### DOCUMENT SEGMENT
--------------------
In this project we will develop new methods to investigate the three dimensional arrangement of the genome in various cell types from mouse bone marrow. The three dimensional organization of the genome, how it is physically arranged in the nucleus of cells, is recognized as an important component of genome control. The mechanisms by which genes get switched on and off in the correct cells or tissue type, and during the correct stages of development include changes in the spatial organization of the genome. We will develop a new method that can assess three dimensional genome organizations in thousands of individual cells and simultaneously measure the actual gene expression profile of a large number of those cells. We will systematically analyze the data mathematically and statistically to look for new principles of genome organization that may play unknown roles in controlling the genome in health and disease. We will also use the data to generate 3D computer models of individual chromosomes and the entire genome as it exists in the individual cell nucleus. We will then use these models to look for spatial patterns, recurring structures and variable structured regions of the genome that may be important in gene control. For these experiments we will use mouse bone marrow cells, which are an important representative of human bone marrow cells. Bone marrow is a clinically important, complex tissue containing the adult stems cells that give rise to all cells of the blood and immune system. By systematically analyzing the 3D genome conformation and gene expression profiles of these important cell types we will be providing fundamental knowledge of how these cell types function to create the blood. We will cooperate with other research groups to ensure that they have access to these powerful technologies and computer analysis packages that will accelerate a fuller understanding of how the genome is controlled. This information is vital to design new effective therapeutic strategies for the treatment of diseases of the blood and other tissues, and to understand the molecular basis of cancers for more effective treatments and prevention.
--------------------
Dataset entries
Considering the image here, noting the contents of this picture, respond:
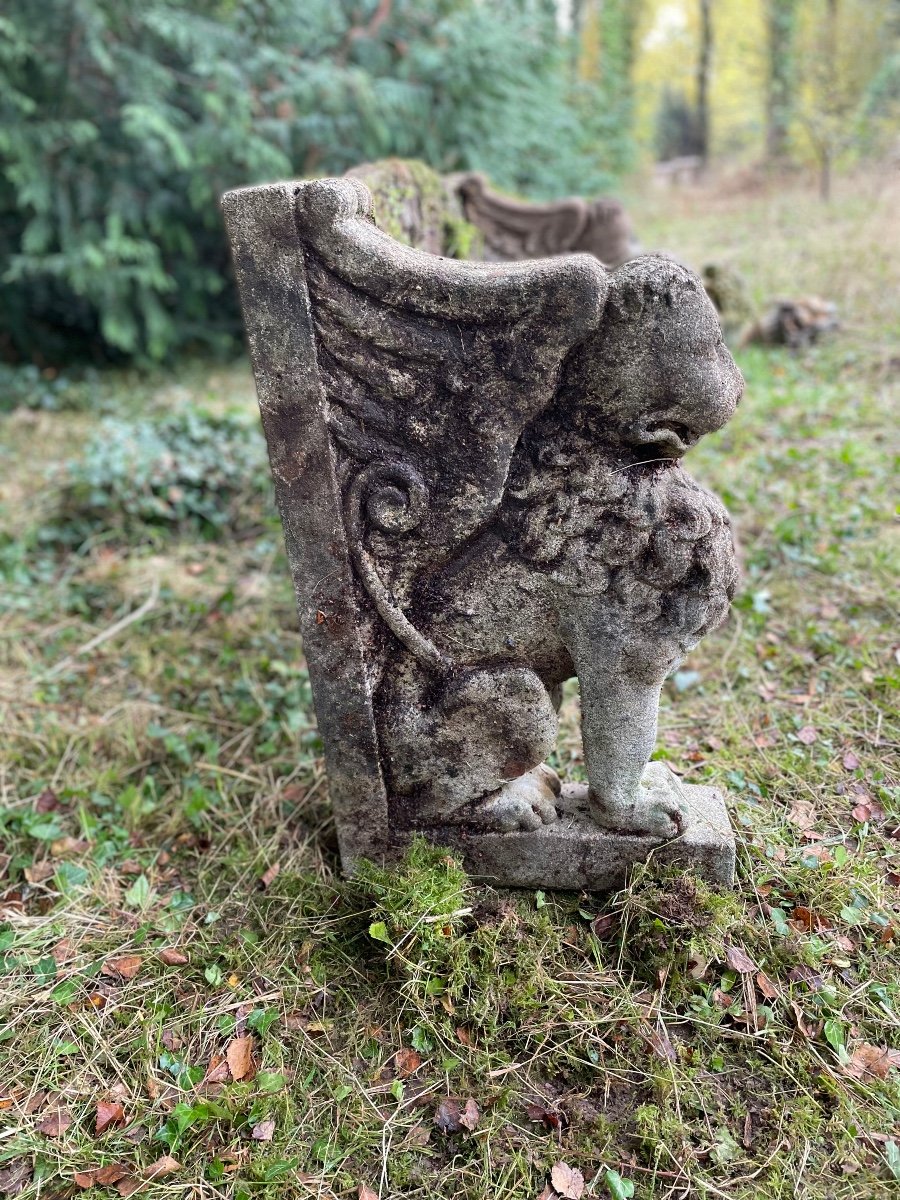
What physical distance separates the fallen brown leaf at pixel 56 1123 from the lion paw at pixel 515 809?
3.85 ft

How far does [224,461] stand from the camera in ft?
16.3

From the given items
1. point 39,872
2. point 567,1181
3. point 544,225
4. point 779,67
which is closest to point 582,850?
point 567,1181

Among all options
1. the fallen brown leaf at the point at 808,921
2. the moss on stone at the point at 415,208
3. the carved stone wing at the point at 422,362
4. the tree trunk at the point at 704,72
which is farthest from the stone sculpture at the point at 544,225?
the tree trunk at the point at 704,72

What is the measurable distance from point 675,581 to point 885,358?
5.31 m

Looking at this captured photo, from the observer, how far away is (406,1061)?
202cm

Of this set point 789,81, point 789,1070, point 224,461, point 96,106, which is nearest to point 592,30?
point 789,81

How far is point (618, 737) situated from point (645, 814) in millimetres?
252

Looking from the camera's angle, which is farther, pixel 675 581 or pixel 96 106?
pixel 96 106

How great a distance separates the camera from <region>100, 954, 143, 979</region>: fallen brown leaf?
2283 mm

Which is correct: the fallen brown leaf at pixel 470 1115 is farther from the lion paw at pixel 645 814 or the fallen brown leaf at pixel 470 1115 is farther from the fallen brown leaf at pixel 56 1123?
the fallen brown leaf at pixel 56 1123

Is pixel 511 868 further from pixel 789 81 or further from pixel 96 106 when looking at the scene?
pixel 789 81

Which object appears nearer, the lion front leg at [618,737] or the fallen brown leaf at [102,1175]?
the fallen brown leaf at [102,1175]

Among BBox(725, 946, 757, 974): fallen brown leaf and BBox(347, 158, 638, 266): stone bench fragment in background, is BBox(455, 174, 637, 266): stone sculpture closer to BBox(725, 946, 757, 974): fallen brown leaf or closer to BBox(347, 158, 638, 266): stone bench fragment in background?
BBox(347, 158, 638, 266): stone bench fragment in background

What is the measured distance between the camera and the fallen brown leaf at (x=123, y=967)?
2283mm
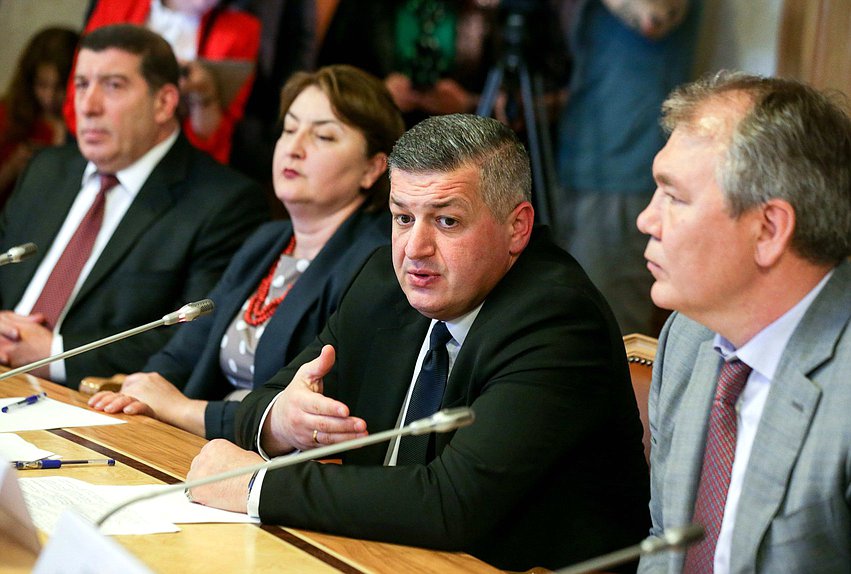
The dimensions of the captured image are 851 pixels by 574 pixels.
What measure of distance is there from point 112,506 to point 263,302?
1219 mm

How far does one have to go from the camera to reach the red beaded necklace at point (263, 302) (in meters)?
2.95

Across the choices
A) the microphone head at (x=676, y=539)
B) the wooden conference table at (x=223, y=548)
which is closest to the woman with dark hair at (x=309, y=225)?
the wooden conference table at (x=223, y=548)

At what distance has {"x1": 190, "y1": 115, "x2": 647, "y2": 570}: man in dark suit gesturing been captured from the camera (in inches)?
72.2

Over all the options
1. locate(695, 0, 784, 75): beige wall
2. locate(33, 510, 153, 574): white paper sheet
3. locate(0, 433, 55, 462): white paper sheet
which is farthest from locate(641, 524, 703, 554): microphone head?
locate(695, 0, 784, 75): beige wall

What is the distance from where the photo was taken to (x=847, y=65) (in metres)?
3.74

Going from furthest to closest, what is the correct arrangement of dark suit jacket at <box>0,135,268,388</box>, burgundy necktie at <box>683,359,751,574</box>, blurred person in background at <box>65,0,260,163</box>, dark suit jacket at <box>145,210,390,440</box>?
1. blurred person in background at <box>65,0,260,163</box>
2. dark suit jacket at <box>0,135,268,388</box>
3. dark suit jacket at <box>145,210,390,440</box>
4. burgundy necktie at <box>683,359,751,574</box>

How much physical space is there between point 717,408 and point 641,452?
38cm

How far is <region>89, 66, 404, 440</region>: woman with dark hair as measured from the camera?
2848mm

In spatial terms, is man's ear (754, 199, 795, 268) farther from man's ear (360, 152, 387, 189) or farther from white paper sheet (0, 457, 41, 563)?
man's ear (360, 152, 387, 189)

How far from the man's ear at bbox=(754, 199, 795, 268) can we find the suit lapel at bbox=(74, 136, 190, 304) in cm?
224

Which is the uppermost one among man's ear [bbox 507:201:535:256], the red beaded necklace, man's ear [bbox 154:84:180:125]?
man's ear [bbox 154:84:180:125]

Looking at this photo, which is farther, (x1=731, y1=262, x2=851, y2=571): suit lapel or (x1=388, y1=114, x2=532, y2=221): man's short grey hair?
(x1=388, y1=114, x2=532, y2=221): man's short grey hair

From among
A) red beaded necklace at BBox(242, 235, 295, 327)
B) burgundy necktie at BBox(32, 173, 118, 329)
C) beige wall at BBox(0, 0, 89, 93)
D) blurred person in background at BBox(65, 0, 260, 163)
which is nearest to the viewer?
red beaded necklace at BBox(242, 235, 295, 327)

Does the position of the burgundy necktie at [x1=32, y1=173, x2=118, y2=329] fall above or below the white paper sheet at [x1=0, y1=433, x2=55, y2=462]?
above
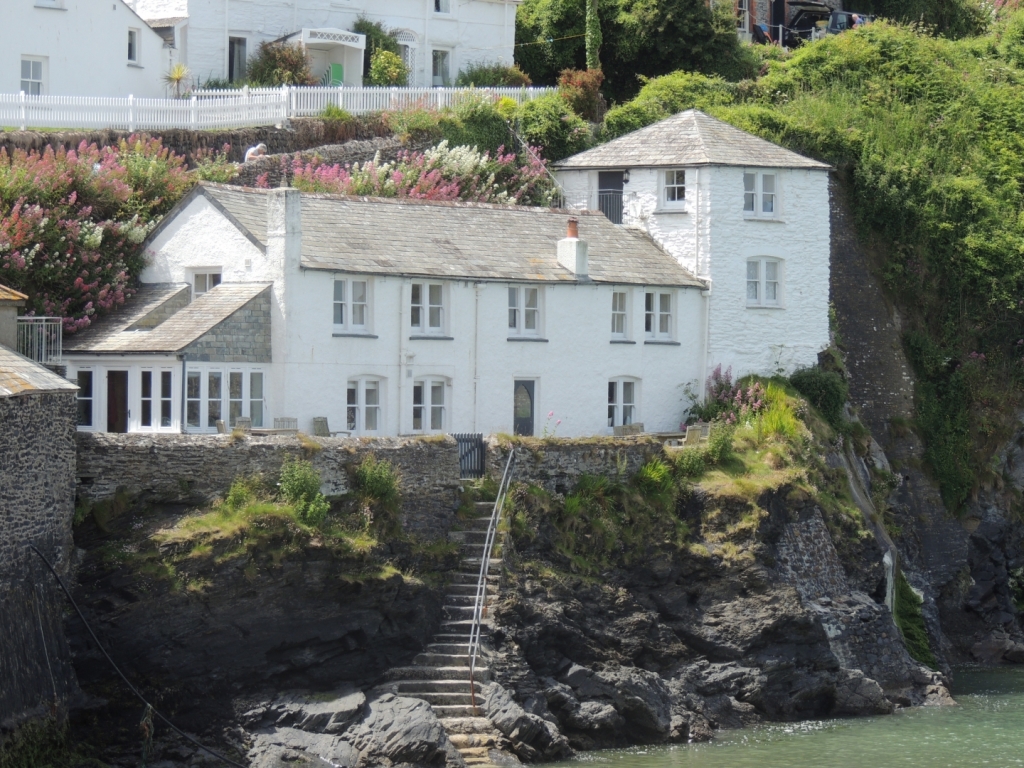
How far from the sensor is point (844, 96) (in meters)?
60.5

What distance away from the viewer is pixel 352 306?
4278 cm

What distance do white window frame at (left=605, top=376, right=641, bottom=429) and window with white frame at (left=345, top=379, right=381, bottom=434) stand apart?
622cm

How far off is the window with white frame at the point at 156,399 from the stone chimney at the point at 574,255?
33.2 ft

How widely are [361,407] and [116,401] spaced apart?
5.02 m

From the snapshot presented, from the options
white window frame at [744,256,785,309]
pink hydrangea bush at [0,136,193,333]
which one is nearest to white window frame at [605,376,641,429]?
white window frame at [744,256,785,309]

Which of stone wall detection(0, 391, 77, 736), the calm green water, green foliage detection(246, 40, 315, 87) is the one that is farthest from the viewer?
green foliage detection(246, 40, 315, 87)

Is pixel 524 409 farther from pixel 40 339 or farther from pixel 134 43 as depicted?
pixel 134 43

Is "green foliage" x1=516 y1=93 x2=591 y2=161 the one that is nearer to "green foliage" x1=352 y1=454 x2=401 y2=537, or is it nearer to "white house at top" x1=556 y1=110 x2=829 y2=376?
"white house at top" x1=556 y1=110 x2=829 y2=376

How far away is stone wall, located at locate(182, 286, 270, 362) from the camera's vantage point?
133ft

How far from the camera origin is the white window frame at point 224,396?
4053cm

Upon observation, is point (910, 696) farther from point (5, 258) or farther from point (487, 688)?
point (5, 258)

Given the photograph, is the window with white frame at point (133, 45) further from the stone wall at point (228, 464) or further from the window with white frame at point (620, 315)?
the stone wall at point (228, 464)

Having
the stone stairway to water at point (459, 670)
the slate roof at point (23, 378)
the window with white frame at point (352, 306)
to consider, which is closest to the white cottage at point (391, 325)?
the window with white frame at point (352, 306)

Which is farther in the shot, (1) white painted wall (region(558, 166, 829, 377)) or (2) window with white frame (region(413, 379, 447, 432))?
(1) white painted wall (region(558, 166, 829, 377))
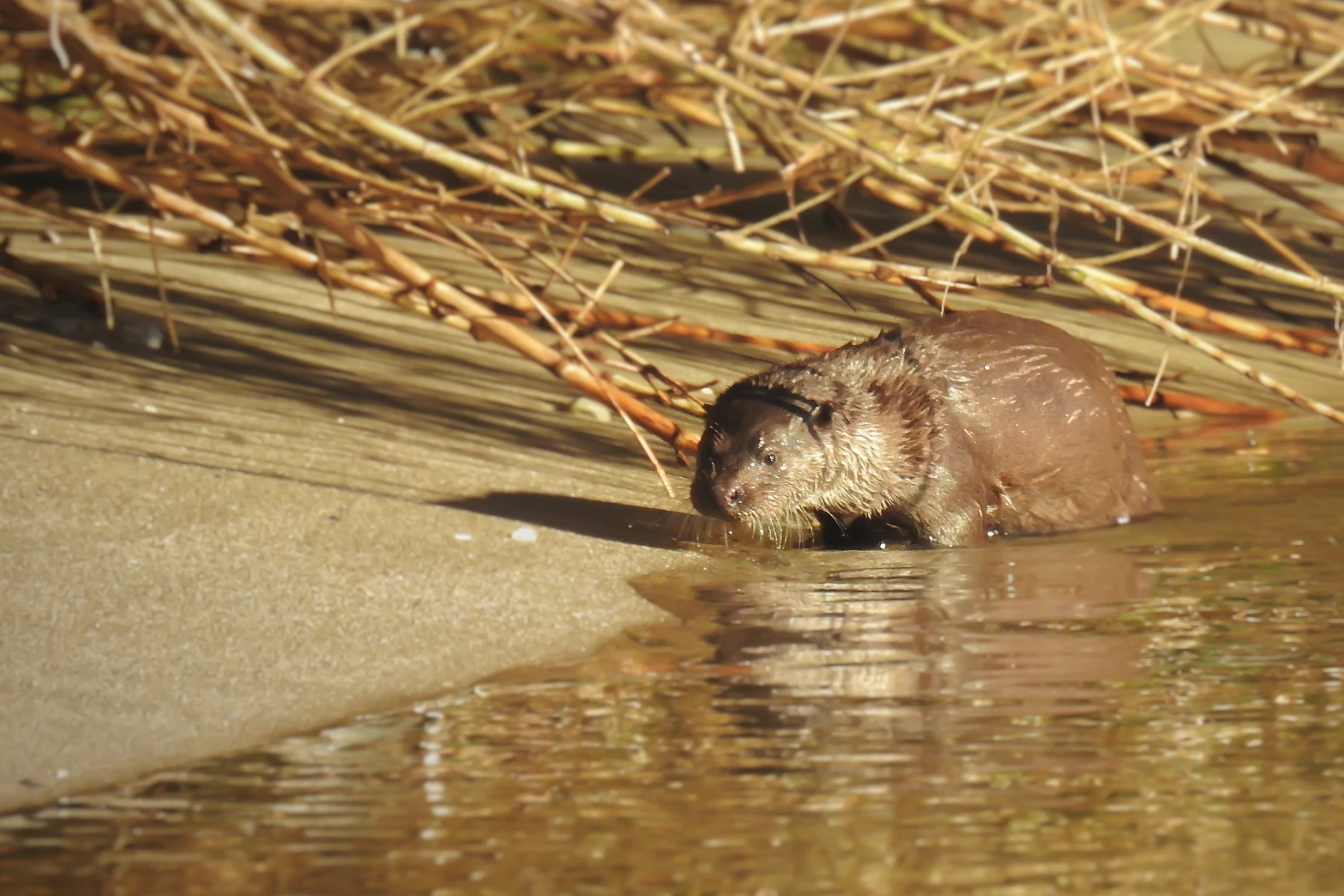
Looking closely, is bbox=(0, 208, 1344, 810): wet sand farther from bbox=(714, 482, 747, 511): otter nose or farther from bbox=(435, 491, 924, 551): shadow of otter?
bbox=(714, 482, 747, 511): otter nose

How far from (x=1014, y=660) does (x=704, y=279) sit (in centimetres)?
319

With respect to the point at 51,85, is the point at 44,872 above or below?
below

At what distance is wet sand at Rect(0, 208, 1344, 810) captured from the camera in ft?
9.00

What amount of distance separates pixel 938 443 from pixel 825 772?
211 centimetres

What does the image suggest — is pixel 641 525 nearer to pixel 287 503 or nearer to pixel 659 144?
pixel 287 503

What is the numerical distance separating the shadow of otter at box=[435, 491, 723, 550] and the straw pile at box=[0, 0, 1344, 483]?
0.68 feet

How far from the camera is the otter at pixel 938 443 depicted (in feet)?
14.2

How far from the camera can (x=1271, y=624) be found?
3.14 meters

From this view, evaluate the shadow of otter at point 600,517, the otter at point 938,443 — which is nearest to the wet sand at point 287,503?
the shadow of otter at point 600,517

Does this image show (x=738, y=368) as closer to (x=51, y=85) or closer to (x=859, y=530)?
(x=859, y=530)

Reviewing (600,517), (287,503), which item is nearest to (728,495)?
(600,517)

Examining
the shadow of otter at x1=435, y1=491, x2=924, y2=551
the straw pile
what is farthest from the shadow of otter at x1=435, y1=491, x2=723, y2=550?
the straw pile

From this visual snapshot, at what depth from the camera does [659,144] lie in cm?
736

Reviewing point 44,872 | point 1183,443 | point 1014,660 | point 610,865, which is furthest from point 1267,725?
point 1183,443
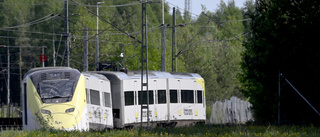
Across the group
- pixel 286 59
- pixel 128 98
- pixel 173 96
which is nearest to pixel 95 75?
pixel 128 98

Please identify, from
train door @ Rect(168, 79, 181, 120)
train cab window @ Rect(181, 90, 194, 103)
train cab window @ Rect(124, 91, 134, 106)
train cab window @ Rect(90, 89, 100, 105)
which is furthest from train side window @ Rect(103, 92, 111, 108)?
train cab window @ Rect(181, 90, 194, 103)

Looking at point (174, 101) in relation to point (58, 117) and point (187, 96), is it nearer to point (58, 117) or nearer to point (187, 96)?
point (187, 96)

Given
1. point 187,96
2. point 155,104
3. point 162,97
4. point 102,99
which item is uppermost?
point 102,99

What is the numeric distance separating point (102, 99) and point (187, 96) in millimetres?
7554

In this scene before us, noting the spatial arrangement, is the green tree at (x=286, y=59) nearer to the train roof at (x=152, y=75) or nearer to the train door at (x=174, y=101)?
the train roof at (x=152, y=75)

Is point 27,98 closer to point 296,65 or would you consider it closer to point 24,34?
point 296,65

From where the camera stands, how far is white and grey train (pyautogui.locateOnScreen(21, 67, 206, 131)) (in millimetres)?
21953

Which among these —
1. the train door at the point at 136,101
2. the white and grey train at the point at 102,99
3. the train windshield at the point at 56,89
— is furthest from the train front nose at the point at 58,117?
the train door at the point at 136,101

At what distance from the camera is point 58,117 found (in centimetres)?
2162

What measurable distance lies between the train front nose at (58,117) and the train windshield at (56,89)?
1.75 ft

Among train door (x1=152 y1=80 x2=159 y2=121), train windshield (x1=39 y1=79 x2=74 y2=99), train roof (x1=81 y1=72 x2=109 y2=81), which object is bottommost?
train door (x1=152 y1=80 x2=159 y2=121)

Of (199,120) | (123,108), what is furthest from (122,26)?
(123,108)

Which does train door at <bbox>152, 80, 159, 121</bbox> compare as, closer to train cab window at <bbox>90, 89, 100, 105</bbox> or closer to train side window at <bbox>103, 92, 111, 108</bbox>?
train side window at <bbox>103, 92, 111, 108</bbox>

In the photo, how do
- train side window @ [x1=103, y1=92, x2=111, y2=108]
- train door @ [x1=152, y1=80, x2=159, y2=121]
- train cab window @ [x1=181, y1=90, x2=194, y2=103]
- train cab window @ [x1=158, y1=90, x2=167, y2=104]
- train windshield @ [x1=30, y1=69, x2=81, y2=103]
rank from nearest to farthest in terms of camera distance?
--------------------
According to the project summary, which cells will be used for the experiments?

### TASK ANSWER
Mouse bone marrow cells.